Now, I would not consider myself a “business book aficionado,” but in this book I found 247 pages of unfathomable realizations concerning my own irrational behavior and eye-opening stories of marketing  genius.

As early as the introduction, Dan Ariely provides what can only be described as a long-winded research abstract mixed with a little light-hearted, nerdy humor and some autobiographical rationalization of his research.

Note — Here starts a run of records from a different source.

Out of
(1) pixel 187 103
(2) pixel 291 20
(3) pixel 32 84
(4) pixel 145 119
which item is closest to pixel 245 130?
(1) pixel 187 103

In addition, within the introduction, Ariely provides a little snippet of advice that you realize must be adhered to as soon as the first  chapter. “My suggestion to you is to pause at the end of each chapter and consider whether the principles revealed in the experiments might make your life better or worse, and more importantly what you can do differently, given your new understanding of human nature.”

At the heart of this book, amidst some absolutely GENIUS experiments, Ariely provides a sort of argumentative essay concerning the emerging field of behavior economics and how it takes into consideration a part of human behavior that makes classical economics obsolete and almost worthless. This idea that humans behave irrationally without any conscious thought astounds me. Throughout the book Ariely continues to throw punches until one is on the floor, knocked out by their own irrational behaviors of their past. One almost feels cheated by themselves for making decision that don’t make sense. When the words, “free shipping,” make you wonder if you are quasi-retarded and cause the actual expulsion of “uhh,” Ariely has uncovered something serious.